(Data to examine)

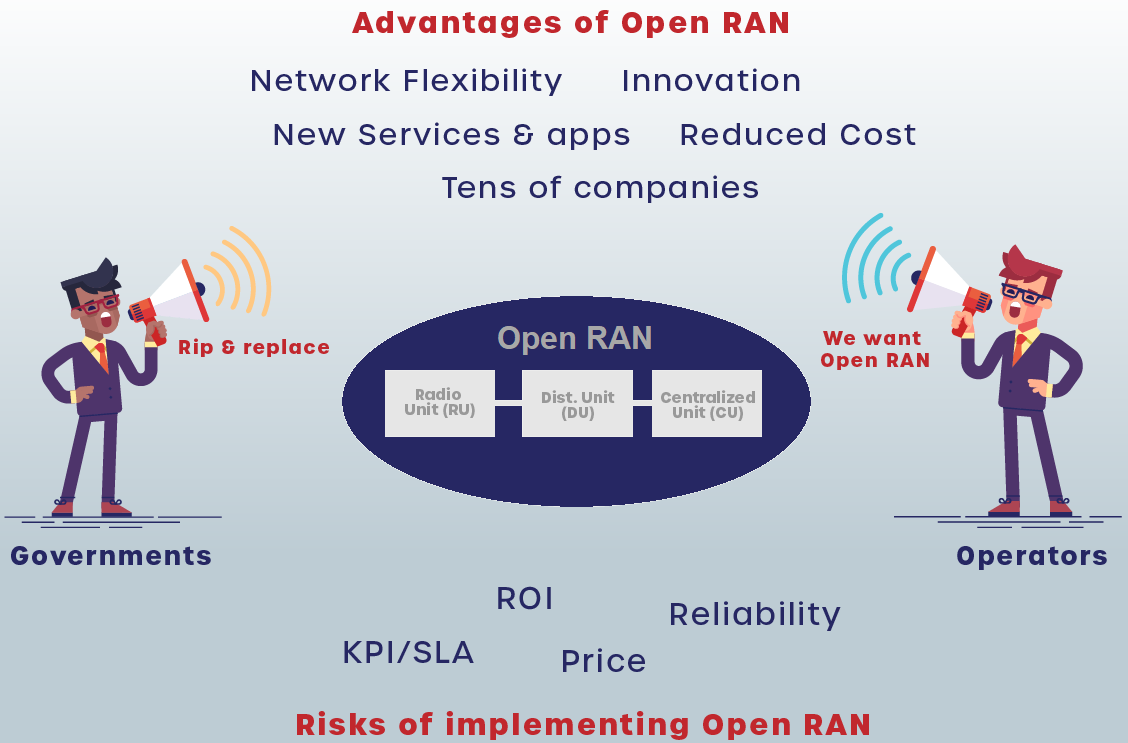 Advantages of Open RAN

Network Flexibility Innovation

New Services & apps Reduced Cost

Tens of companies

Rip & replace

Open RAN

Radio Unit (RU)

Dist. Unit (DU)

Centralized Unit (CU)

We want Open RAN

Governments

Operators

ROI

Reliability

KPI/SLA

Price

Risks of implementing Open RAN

(End Data to examine)

# Instructions for the task
Produce an exact copy of the lines from the one containing "Network Flexibility Innovation" through the final line of the data, both ends included, and only those.

# Worked solution
Network Flexibility Innovation

New Services & apps Reduced Cost

Tens of companies

Rip & replace

Open RAN

Radio Unit (RU)

Dist. Unit (DU)

Centralized Unit (CU)

We want Open RAN

Governments

Operators

ROI

Reliability

KPI/SLA

Price

Risks of implementing Open RAN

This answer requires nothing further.